**DATA FOR THE TASK:**
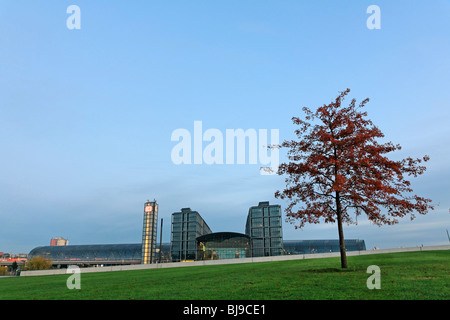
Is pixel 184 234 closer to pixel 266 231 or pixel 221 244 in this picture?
pixel 221 244

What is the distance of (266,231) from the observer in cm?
13488

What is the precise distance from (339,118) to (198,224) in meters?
136

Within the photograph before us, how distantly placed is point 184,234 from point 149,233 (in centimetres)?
3510

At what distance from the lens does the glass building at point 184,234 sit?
14088 centimetres

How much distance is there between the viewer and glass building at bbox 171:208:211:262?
462ft

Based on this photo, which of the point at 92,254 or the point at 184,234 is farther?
the point at 92,254

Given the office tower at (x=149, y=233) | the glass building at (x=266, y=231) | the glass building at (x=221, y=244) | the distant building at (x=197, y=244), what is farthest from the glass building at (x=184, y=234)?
the glass building at (x=221, y=244)

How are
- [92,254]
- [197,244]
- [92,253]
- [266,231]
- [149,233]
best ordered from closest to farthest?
[197,244]
[266,231]
[92,254]
[92,253]
[149,233]

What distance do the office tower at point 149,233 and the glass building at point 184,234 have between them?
19071mm

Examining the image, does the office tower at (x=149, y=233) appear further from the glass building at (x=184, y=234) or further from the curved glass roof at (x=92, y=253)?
the glass building at (x=184, y=234)

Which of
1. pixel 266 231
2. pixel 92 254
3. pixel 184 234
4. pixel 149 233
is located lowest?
pixel 92 254

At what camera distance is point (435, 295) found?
887 cm

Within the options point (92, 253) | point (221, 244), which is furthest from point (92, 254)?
point (221, 244)

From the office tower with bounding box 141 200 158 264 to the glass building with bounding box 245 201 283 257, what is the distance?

**EXERCISE PROMPT:** Write out all of the records above word for word, leaving out the pictures.

**THE SOLUTION:**
Is pixel 184 234 closer to pixel 266 231 or pixel 221 244 in this picture?
pixel 221 244

What is the distance of (266,231) from the observer in cm?
13488

What is the precise distance from (339,118) to (198,224) in meters?
136

Within the photograph before us, how distantly placed is point 184,234 from point 149,233 (in centimetres)?
3510

At what distance from the lens does the glass building at point 184,234 sit?
14088 centimetres

How much distance is there between the viewer and glass building at bbox 171:208:211:262?
462ft

Based on this photo, which of the point at 92,254 or the point at 184,234 is farther?
the point at 92,254

Given the office tower at (x=149, y=233) | the glass building at (x=266, y=231) | the glass building at (x=221, y=244) | the distant building at (x=197, y=244), what is farthest from the glass building at (x=184, y=234)?
the glass building at (x=221, y=244)

How are
- [92,254]
- [197,244]
- [92,253]
- [266,231]
- [149,233]
best ordered from closest to farthest?
[197,244]
[266,231]
[92,254]
[92,253]
[149,233]

What distance do the office tower at point 149,233 and the glass building at point 184,234 have between them?
19071mm

Examining the image, does the office tower at (x=149, y=233) appear further from the glass building at (x=184, y=234) or further from the curved glass roof at (x=92, y=253)?
the glass building at (x=184, y=234)

Which of
1. pixel 266 231
2. pixel 92 254
3. pixel 184 234
4. pixel 149 233
is located lowest?
pixel 92 254

At what camera distance is point (435, 295) found?
887 cm

Within the options point (92, 253) | point (221, 244), which is furthest from point (92, 254)?
point (221, 244)

From the office tower with bounding box 141 200 158 264 to the glass building with bounding box 245 201 283 257, what is the distance?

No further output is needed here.